For instance, today I uncovered an old report from a government program that actually paid cash to state employees for offering up ideas to save money. It was called the “State Employees Suggestion Program.” They actually had a big banquet where they gave state employees awards for suggesting budget cuts. And I am not even kidding.
In fact, here are some details found in this report on the program from 1988:
During 1988, 50 cash awards totalling $4,945 were given out for suggestions from state employees, and 54 certificates of commendation were issued. According to the report, suggestions offered in 1988 saved state taxpayers $680,580. In the previous five years, it was estimated that the program saved taxpayers $3.5 million.
Special recognition goes to Martin Romero at the Department of Administration, who won the 1988 “Suggester of the Year” award for suggesting WEPCO apply for energy conservation rebates offered by the company itself.
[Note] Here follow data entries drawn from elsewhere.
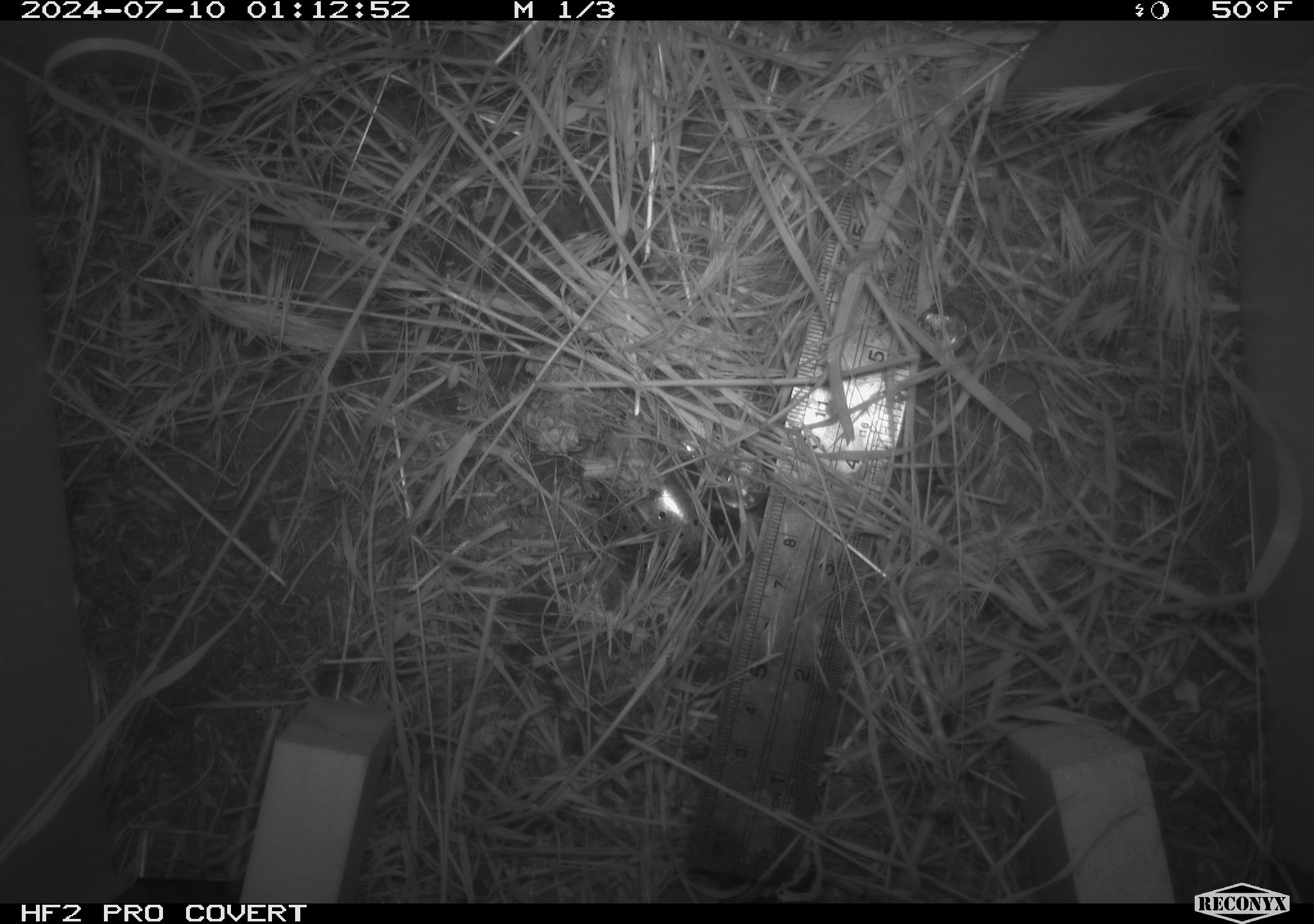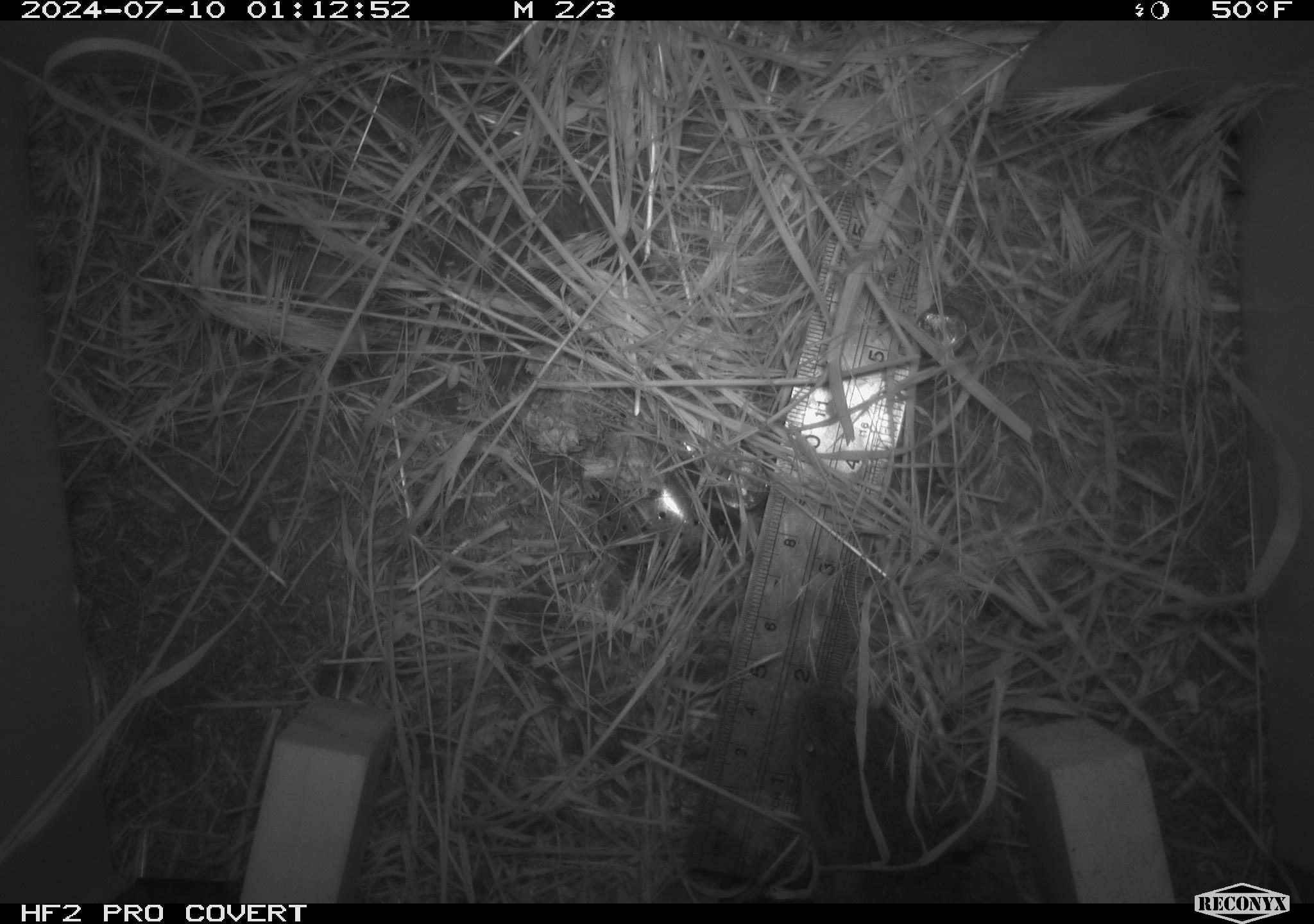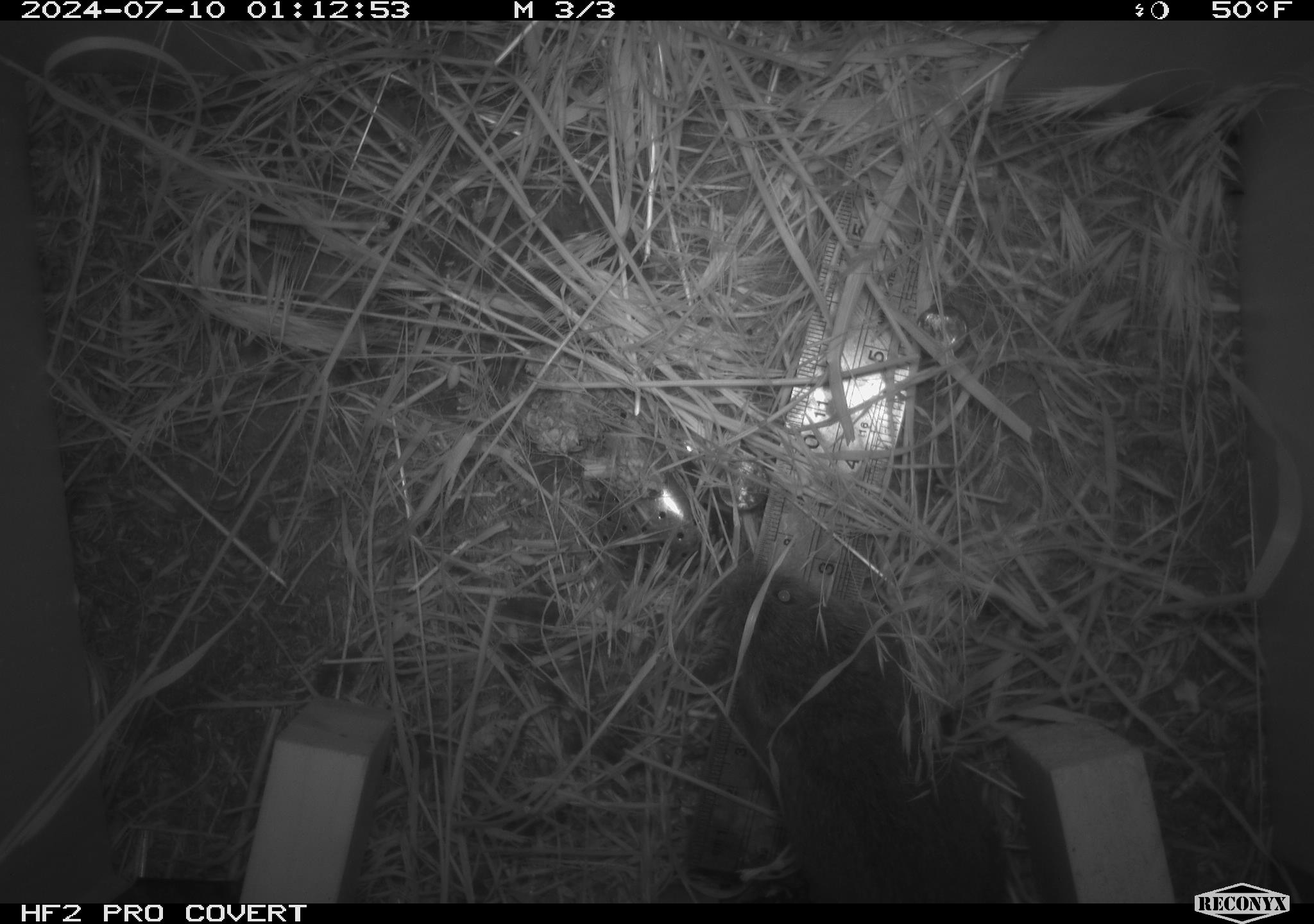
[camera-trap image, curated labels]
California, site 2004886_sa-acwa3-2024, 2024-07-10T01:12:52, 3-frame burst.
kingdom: Animalia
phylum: Chordata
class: Mammalia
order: Rodentia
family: Cricetidae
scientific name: Arvicolinae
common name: voles, lemmings, and muskrats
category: arvicolinae subfamily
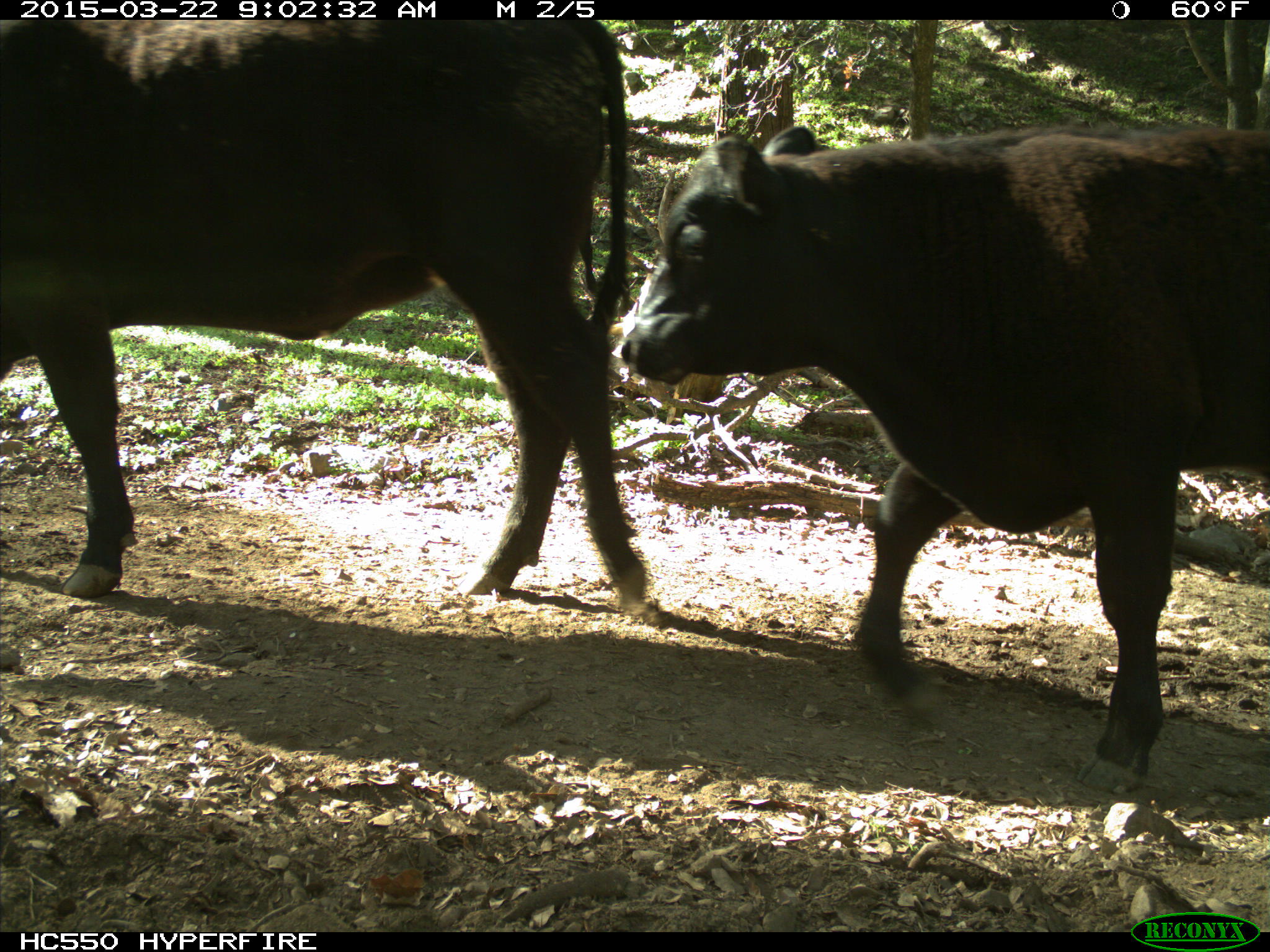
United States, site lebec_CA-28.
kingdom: Animalia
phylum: Chordata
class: Mammalia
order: Artiodactyla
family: Bovidae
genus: Bos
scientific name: Bos taurus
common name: domestic cow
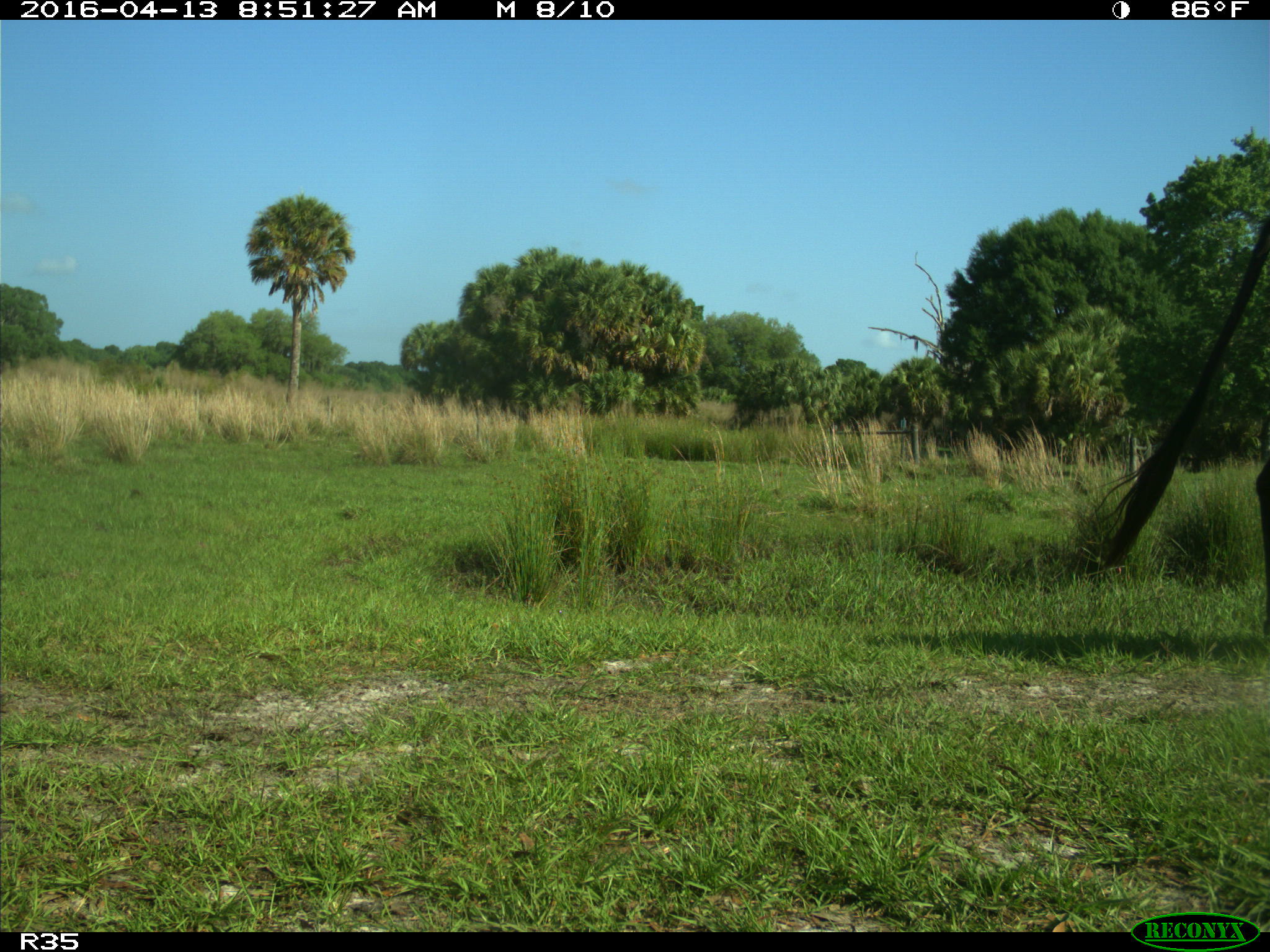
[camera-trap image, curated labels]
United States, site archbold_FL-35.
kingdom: Animalia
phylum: Chordata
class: Mammalia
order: Artiodactyla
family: Bovidae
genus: Bos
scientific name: Bos taurus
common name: domestic cow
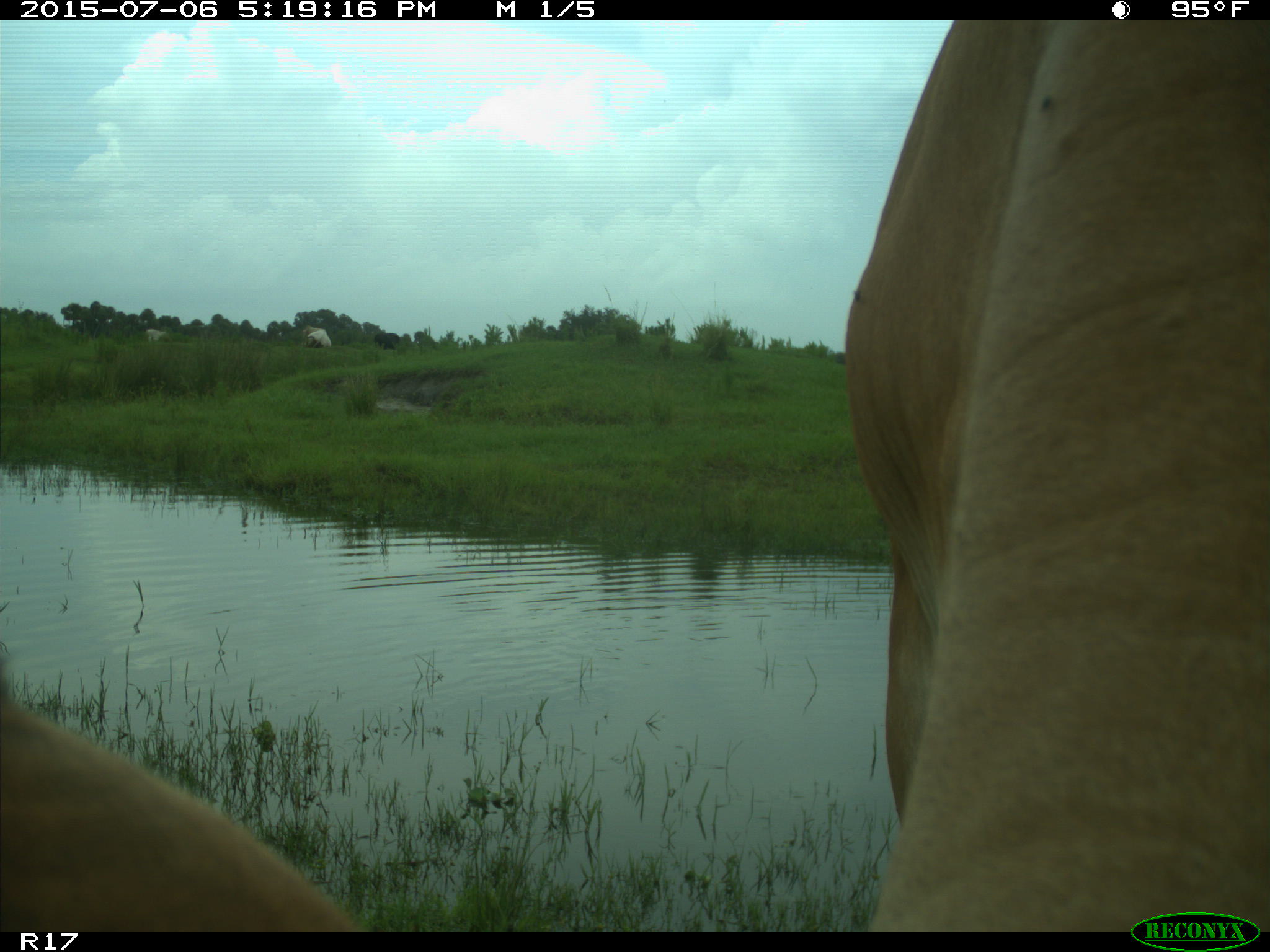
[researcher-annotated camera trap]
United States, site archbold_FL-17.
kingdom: Animalia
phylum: Chordata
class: Mammalia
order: Artiodactyla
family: Bovidae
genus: Bos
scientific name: Bos taurus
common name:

Apparently, it saved $600,000 that year (out of $680,580 total).
Much thanks goes to the Kettle Moraine Correctional Institution, which was awarded the 1988 “Agency of the Year” award, due in part to the fact that the institution generated an average of one suggestion per eight employees. People are still talking about that year – not even Barry Bonds is going to touch that one.
That banquet had to be a lot of fun. Can’t you just imagine the electricity generated by a room full of disgruntled state employees? You’d probably sitting there with 50 other people whose suggestions to save money were probably to fire you.
I checked the statute that created the program, and it deals with a different topic now – so I assume the program is now gone. I say bring it back, if for no other reason than to let Martin “Scissorhands” Romero defend his crown.